Anthony temblaba, sus manos cubriendo su rostro mientras sollozaba. Respiraba con dificultad, intentando decir algo, pero no podía articular las palabras.

—Amaya... —logró tartamudear, su voz rota—... le dispararon...

Mi corazón se detuvo por un instante, y sentí un escalofrío recorrer mi espalda. No podía procesar lo que estaba escuchando.

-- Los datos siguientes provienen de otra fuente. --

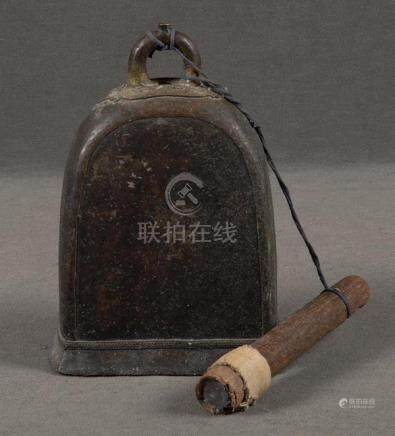 Bronzeglocke. China, H=34 cm.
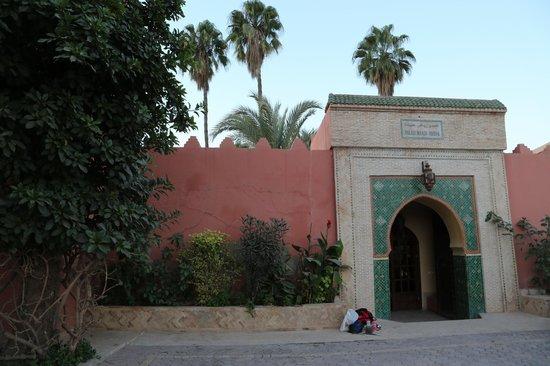 Riad Hida : Hotel entrance.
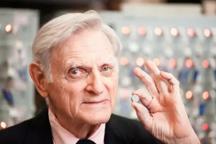 """专访""""锂电之父""""John Goodenough:电池技术的未来!"""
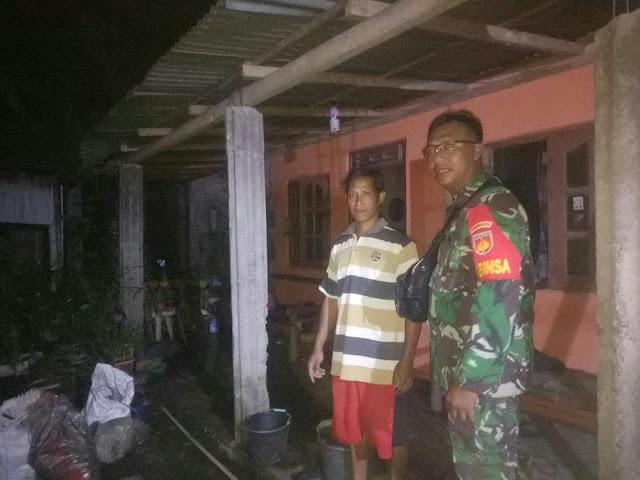 Rumah Warga Terbakar, Babinsa Koramil 10/Gantiwarno Bantu Padamkan Api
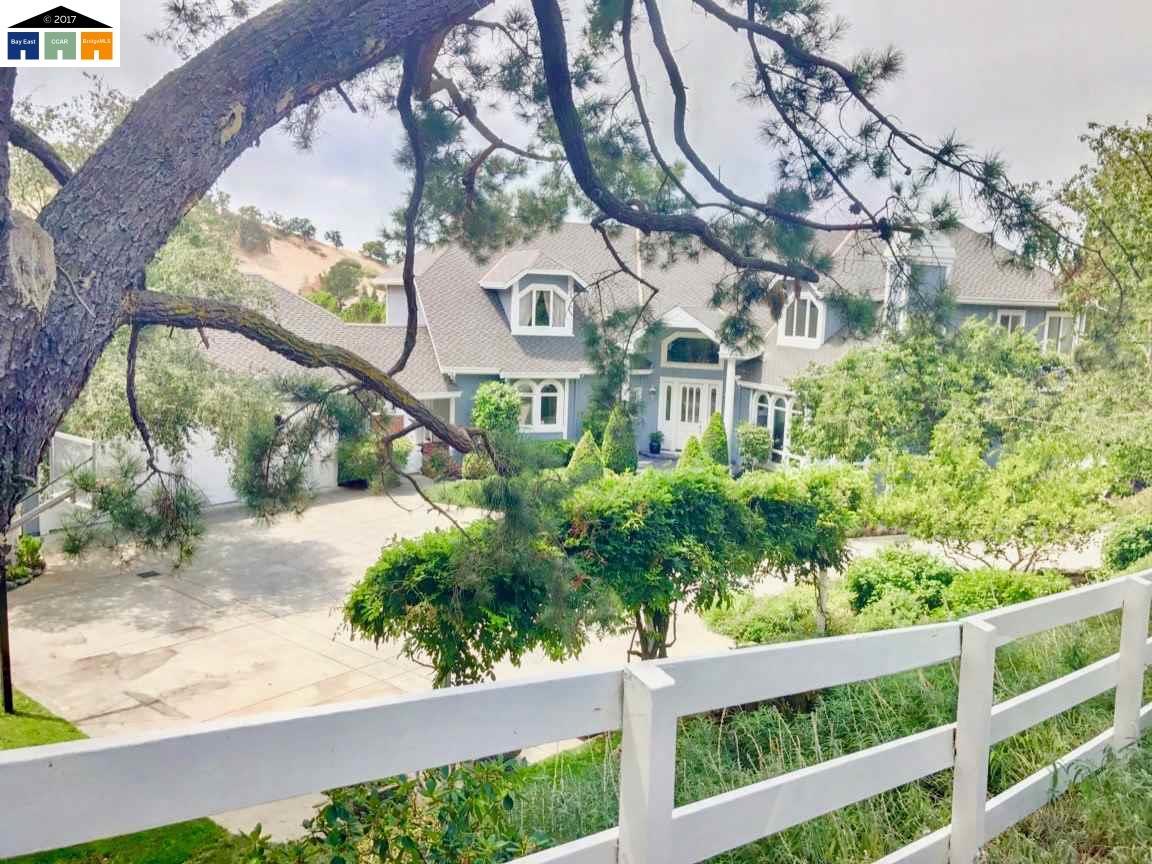 Maison unifamiliale pour l Vente à 165 BRODIA Walnut Creek, Californie 94598 États-Unis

—¿Qué...? ¿Qué estás diciendo? —pregunté, con la garganta seca—. ¿Quién le disparó? ¿Por qué? —Mi voz se quebraba al mismo tiempo que mis pensamientos se llenaban de confusión y pánico.

Anthony intentó hablar de nuevo, pero su cuerpo se sacudía por los sollozos y las lágrimas que corrían por su rostro. No podía decir más, y el silencio que seguía a sus palabras era insoportable. Sentí como si una bomba hubiese explotado dentro de mí.

Me giré rápidamente hacia el señor Davies, esperando que él dijera algo, cualquier cosa que aclarara la situación.

—¿Qué ha pasado, señor Davies? ¡Dígame algo! —le rogué, pero él seguía con la mirada perdida en el suelo, su mandíbula apretada y el rostro tenso, sin soltar palabra. Sabía que había más detrás de lo que Anthony estaba diciendo, pero era obvio que ninguno de los dos iba a soltar la verdad.

—Amaya está luchando por su vida, eso es todo lo que necesitas saber ahora, Rebecca —murmuró el señor Davies, su tono era gélido, cortante, sin emociones, como si todo lo que sucedía estuviera ocurriendo en una dimensión lejana para él.

El miedo, la desesperación, todo me consumía. Amaya, la dulce y pequeña Amaya, estaba en peligro, y no podía hacer nada. Solo quedaba esperar...

Antes de que pudiera decir algo más, sentí una mano fuerte agarrando mi brazo. Me giré rápidamente y vi a Alexander con su rostro tenso, sus ojos oscuros como la noche, llenos de esa frialdad que siempre llevaba consigo.

—Vámonos, Rebecca —dijo en voz baja, pero firme, tirando de mí suavemente para apartarme de la escena—. No tienes que estar aquí.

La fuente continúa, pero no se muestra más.